▸ WHAT NEEDS TO BE DONE: Restate word for word the lines below from the one that has "Moses Mbye of" through the one that has "one man and", keeping both and dropping all pictures.

:: DATA SHOWN

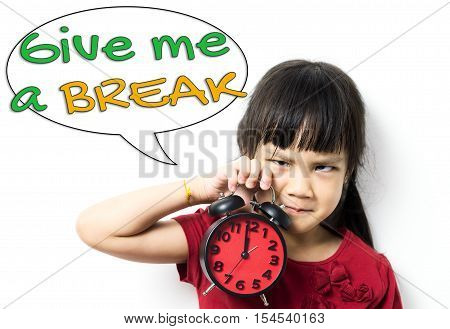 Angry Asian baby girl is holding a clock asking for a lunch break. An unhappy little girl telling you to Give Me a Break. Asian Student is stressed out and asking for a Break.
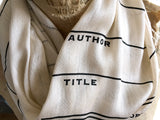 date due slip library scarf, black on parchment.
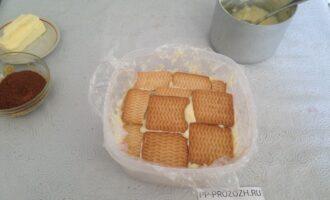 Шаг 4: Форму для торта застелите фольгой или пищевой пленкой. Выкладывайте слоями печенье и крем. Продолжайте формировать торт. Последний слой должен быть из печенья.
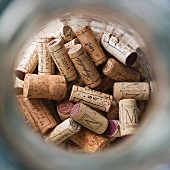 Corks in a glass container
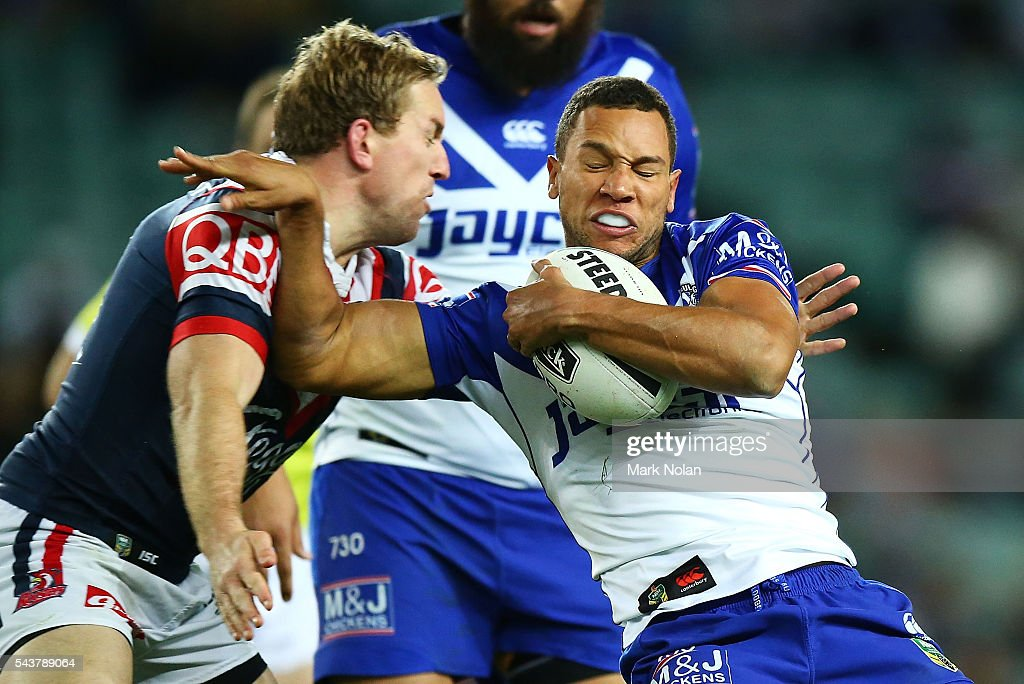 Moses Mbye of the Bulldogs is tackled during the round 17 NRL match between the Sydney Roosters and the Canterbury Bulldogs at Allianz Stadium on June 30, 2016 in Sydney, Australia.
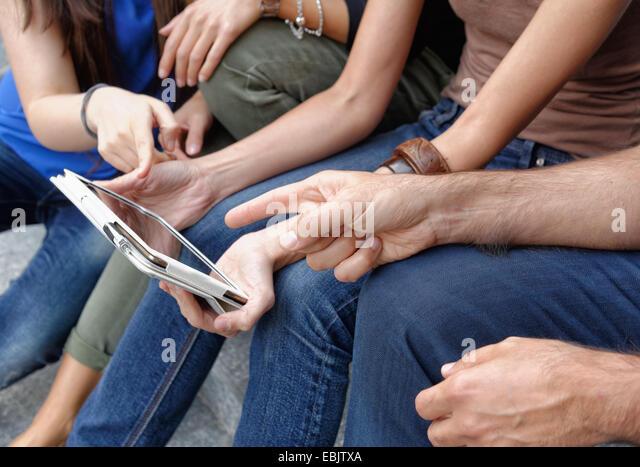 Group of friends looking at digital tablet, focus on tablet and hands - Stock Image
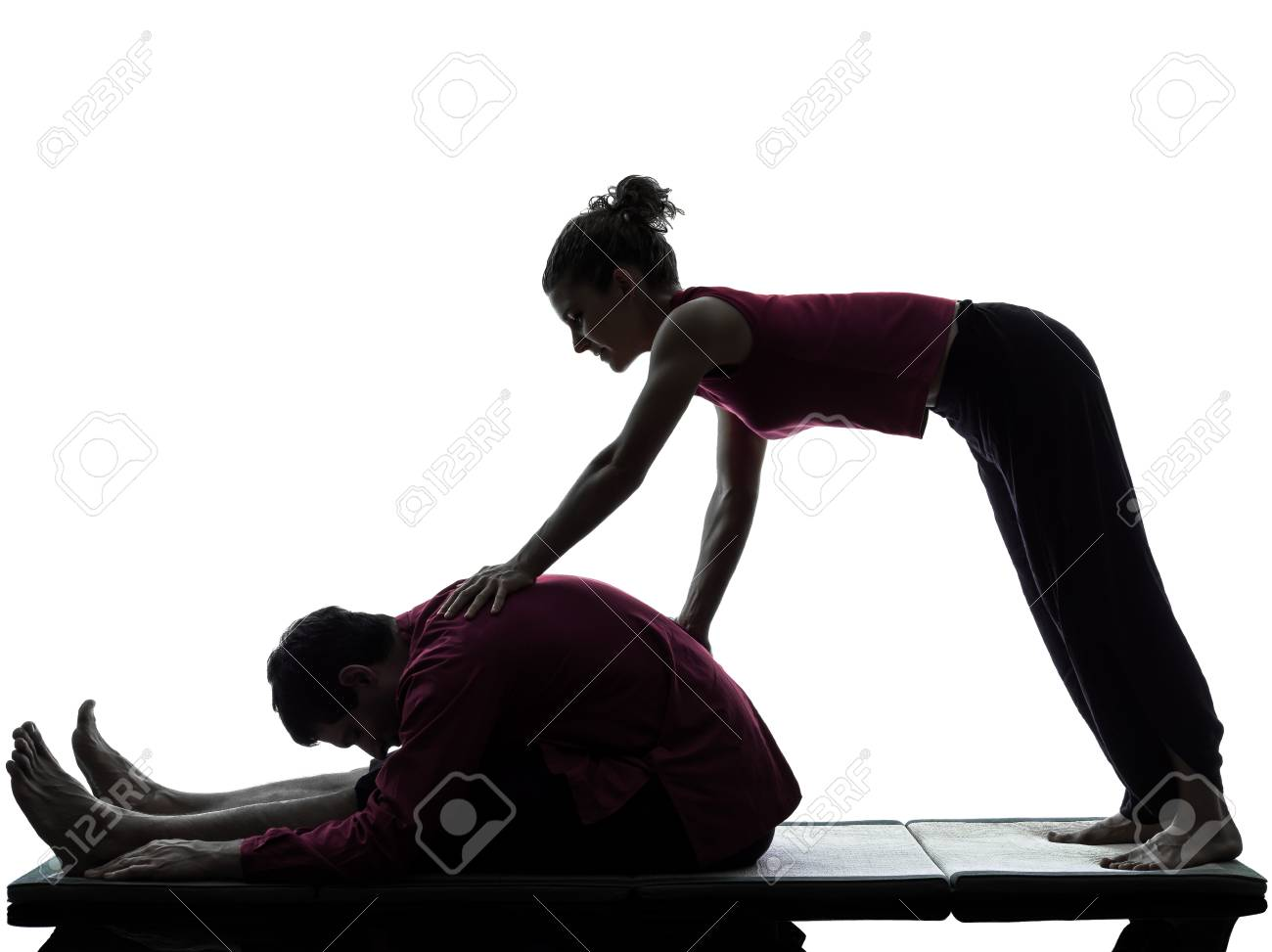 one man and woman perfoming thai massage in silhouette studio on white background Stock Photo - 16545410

::::
:: DATA SHOWN

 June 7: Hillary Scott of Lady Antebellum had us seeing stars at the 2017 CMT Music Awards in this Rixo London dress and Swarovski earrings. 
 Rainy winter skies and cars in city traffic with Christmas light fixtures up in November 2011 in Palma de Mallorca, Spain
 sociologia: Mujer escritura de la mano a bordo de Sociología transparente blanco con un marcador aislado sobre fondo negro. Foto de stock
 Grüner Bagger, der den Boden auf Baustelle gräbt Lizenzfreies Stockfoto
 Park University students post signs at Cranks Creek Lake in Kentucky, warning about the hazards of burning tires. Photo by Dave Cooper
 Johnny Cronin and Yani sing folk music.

::::

▸ SOLVED EXERCISE:
 Moses Mbye of the Bulldogs is tackled during the round 17 NRL match between the Sydney Roosters and the Canterbury Bulldogs at Allianz Stadium on June 30, 2016 in Sydney, Australia.
 Group of friends looking at digital tablet, focus on tablet and hands - Stock Image
 one man and woman perfoming thai massage in silhouette studio on white background Stock Photo - 16545410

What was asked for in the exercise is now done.